Raze lifted an eyebrow but didn’t comment.

Tace tapped fingers on the table. “I don’t know. I don’t want to kill anybody or plan a mass murder, but . . .”

“But?” Raze asked.

“So you can speak,” Lynne blurted out.

Raze cut her a look and focused back on the medic. “But what?” he asked.

Tace rubbed the back of his neck. “My brain processes seem . . . slow. Muddy and hindered.”

Lynne breathed out. “You had a high fever, and your body is still reeling. It can take weeks to get back to normal.”

Tace nodded. “I know, and if I get the urge to bite somebody, I’ll let you know.”

Raze shoved back from the table, stood, and stalked toward the outside door.

“Well, good-bye,” Lynne said without heat. What an odd guy.

Tace smiled with a definite lack of humor. “He doesn’t talk much.”

They needed to get back to work, but for a moment, her eyes stung. So she stayed put. “What’s his story?” Not that she cared. Sometimes the scientist in her reared up when she least expected it, and curiosity won out.

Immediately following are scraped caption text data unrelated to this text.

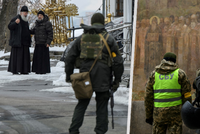 Razie v klášterech: Pátrají po kolaborantech s Moskvou! Ukrajinci uvalili i sankce na duchovní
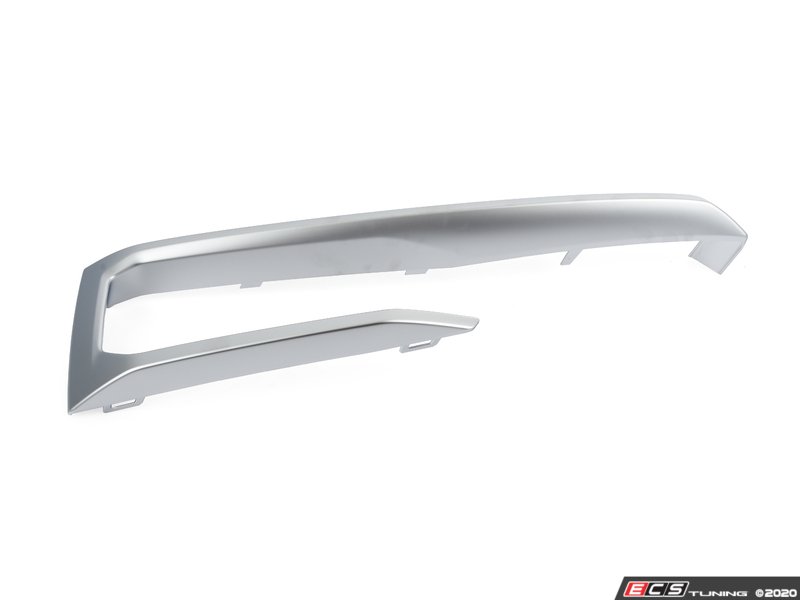 Genuine BMW - 51117449691 - CHROME STRIP, LEFT (51-11-7-449-691)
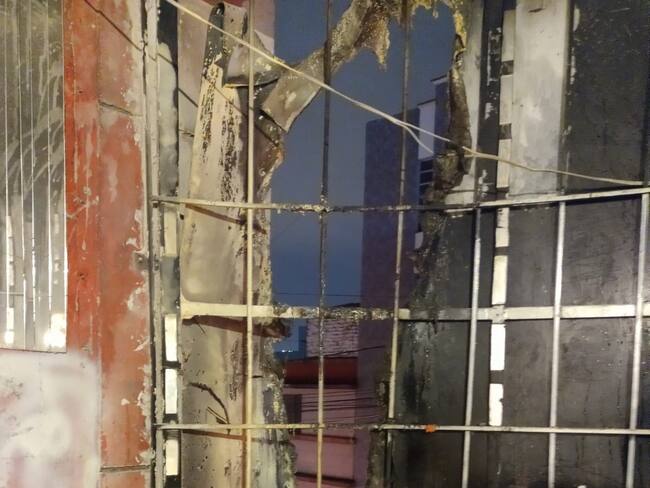 Cortesía: Cuerpo de Bomberos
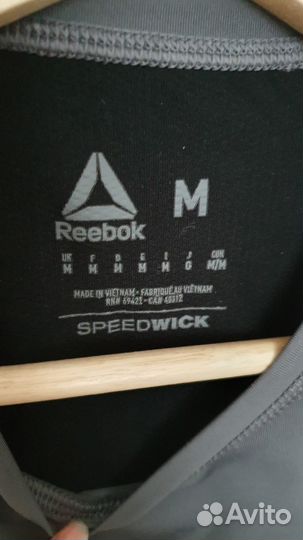 Компрессионная футболка reebok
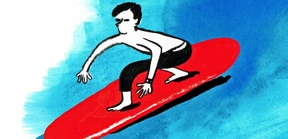 Er ist ein Teil von etwas Großem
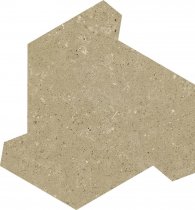 Del Conca Wild 1 Beige Stars Rett Hard 30x30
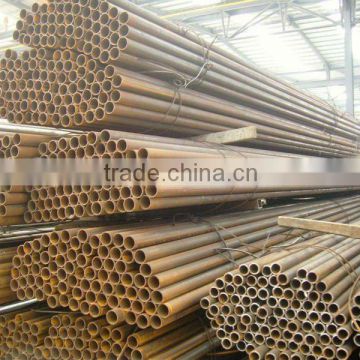 BLACK SCAFFOLDING STEEL PIPE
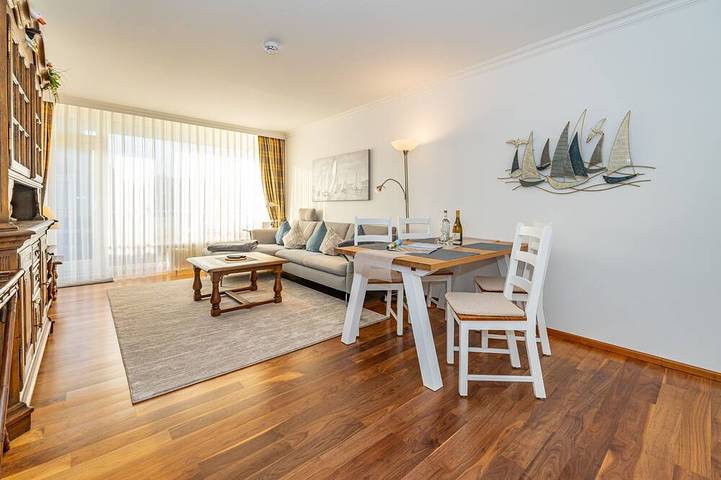 Ferienwohnung für 4 Personen, mit Balkon - 1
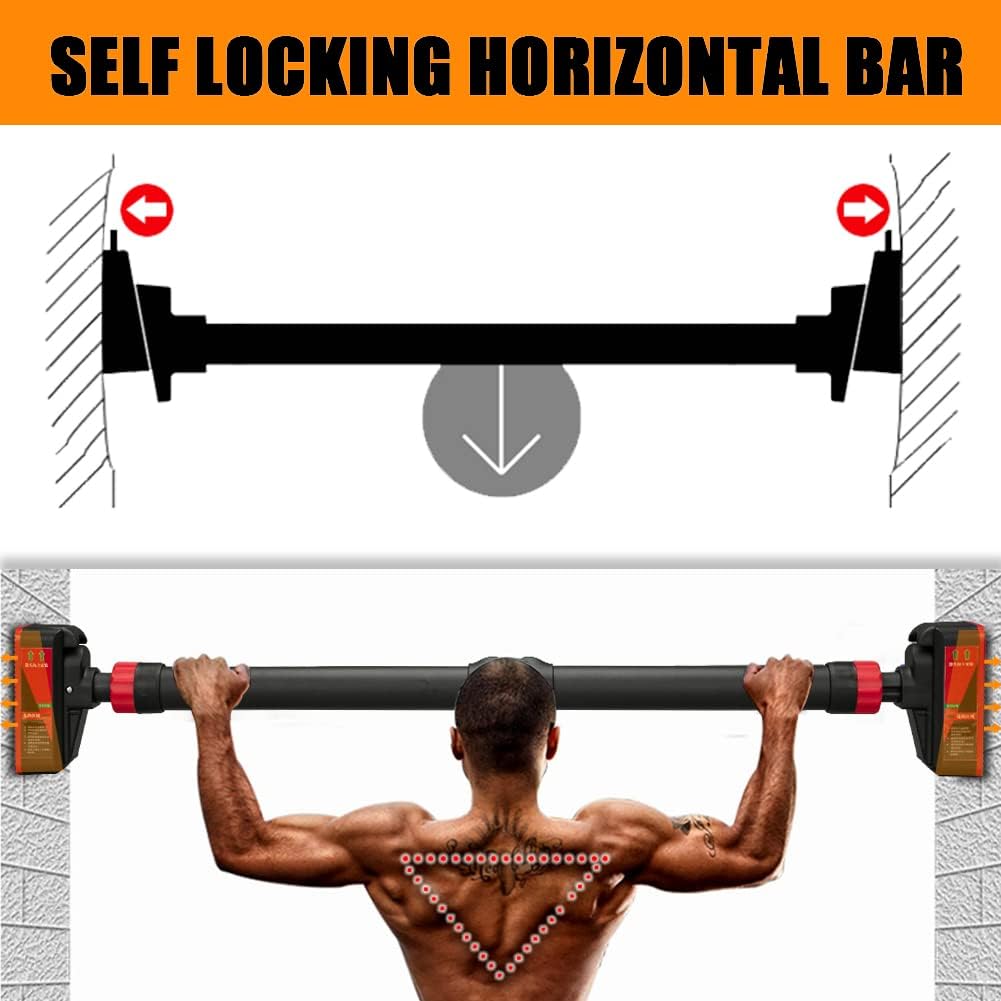 Klimmzugstange für Türrahmen,  – Pull Up Bar Bewertung und Preis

Tace shrugged. “Hell if I know. He walked into camp two weeks ago, fully armed, and said he wanted every member of Twenty dead. That was good enough for Jax.”

Yeah, that would be. “Will Jax go after Cruz now that Haylee has died?” Lynne asked, trying to sound casual. She needed Jax Mercury alive and ready for the next battle. One he didn’t even know was coming.

“Yes.”

That made sense. Her body shook in a yawn, and her vision blurred.

“You’re exhausted.” Tace pushed back and stood. “I can escort you to your quarters if you’d like?” While the suggestion was posed as a question, his manner said it was anything but.

Lynne stood. “So I’m still under house arrest?”

“I don’t see that changing.” Tace grabbed their dirty dishes to place in a hollowed-out tire near the food. “Sorry.”

“I can keep working for a few hours.” She swayed.

Tace shook his head. “Come on, Dr. Harmony. You know as well as I that sleep is necessary for brain function.”

She regained her balance. A couple of hours would probably do her good. She should probably ask who did the dishes, but at the moment, she didn’t really care. “Are we meeting in the, ah, lab tomorrow?” It was still early, but exhaustion lived in every one of Lynne’s movements.